Determine whether $$f(x,y)=\sqrt{|xy|}$$ and/or $$g(x,y)=e^{|x|^3y}$$ are differentiable at the point $(0, 0)$.
Also, find its total derivative if it exists at (0, 0); if not, prove that it is not differentiable at $(0, 0)$.
My approach:
For $f(x,y)$, I got it is not differentiable because the limit tends to $1$ and $-1$. But I am not sure about $g(x,y)$.

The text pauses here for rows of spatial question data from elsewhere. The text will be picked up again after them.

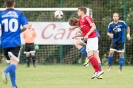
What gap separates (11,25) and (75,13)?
13110 mm

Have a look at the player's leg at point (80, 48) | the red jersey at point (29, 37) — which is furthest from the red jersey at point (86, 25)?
the red jersey at point (29, 37)

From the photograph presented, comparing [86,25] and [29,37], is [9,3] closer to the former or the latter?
[86,25]

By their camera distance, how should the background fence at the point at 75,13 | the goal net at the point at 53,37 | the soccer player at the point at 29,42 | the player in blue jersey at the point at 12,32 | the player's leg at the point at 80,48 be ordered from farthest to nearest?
the background fence at the point at 75,13 → the goal net at the point at 53,37 → the soccer player at the point at 29,42 → the player's leg at the point at 80,48 → the player in blue jersey at the point at 12,32

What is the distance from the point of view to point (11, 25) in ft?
32.3

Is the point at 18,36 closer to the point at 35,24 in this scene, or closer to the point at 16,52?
the point at 16,52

I would solve the first one. Follow the same to solve the second one as well. $${f_x} (0,0)=\mathop {\lim }\limits_{x \to 0} {{f(x,0) - f(0,0)} \over x} = \mathop {\lim }\limits_{x \to 0} {{0 - 0} \over x} = 0$$ and $${f_y} (0,0)=\mathop {\lim }\limits_{y \to 0} {{f(0,y) - f(0,0)} \over y} = \mathop {\lim }\limits_{x \to 0} {{0 - 0} \over y} = 0.$$ Therefore
$$I=\lim_{(x,y)\rightarrow (0,0) } {{f(x,y) - f_x(0,0)x-f_y(0,0)y-f(0,0)} \over {\sqrt{x^2+y^2}}} = \lim_{(x,y)\rightarrow (0,0) } {\sqrt{|xy|}\over {\sqrt{x^2+y^2}}}.$$ If the limits are taken along the path $y=mx$ then $I= \sqrt{|m|}/\sqrt{1+m^2} =g(m)\neq 0.$ Therefore $f$ is not differentiable at the origin. [Note for $f$ to be differentiable at $(0,0), $ I mut be $0 $ at that point ]. For the second; $${g_x} (0,0)=\mathop {\lim }\limits_{x \to 0} {{g(x,0) - g(0,0)} \over x} = \mathop {\lim }\limits_{x \to 0} {{1 - 1} \over x} = 0$$ $${g_y} (0,0)=\mathop {\lim }\limits_{y \to 0} {{g(0,y) - g(0,0)} \over y} = \mathop {\lim }\limits_{x \to 0} {{1 - 1} \over y} = 0.$$ Therefore
$$J=\lim_{(x,y)\rightarrow (0,0) } {{g(x,y) - g_x(0,0)x-g_y(0,0)y-g(0,0)} \over {\sqrt{x^2+y^2}}} = \lim_{(x,y)\rightarrow (0,0) } {{e^{|x|^3y}-0-0-1}\over {\sqrt{x^2+y^2}}}$$ $$=\lim_{(x,y)\rightarrow (0,0) } {({e^{|x|^3y}-1)}\over {|x|^3y}}{|x|^3y\over{\sqrt{x^2+y^2}}}=0, $$ because the first term has limit value 1 and the limit value for the second term is $0.$ Calculate the limit value of the second using polar co-ordinates, by taking $x=r\cos\theta$ and $y=r\sin\theta$ and $r\rightarrow 0.$ Therefore $g$ is differentiable at the origin.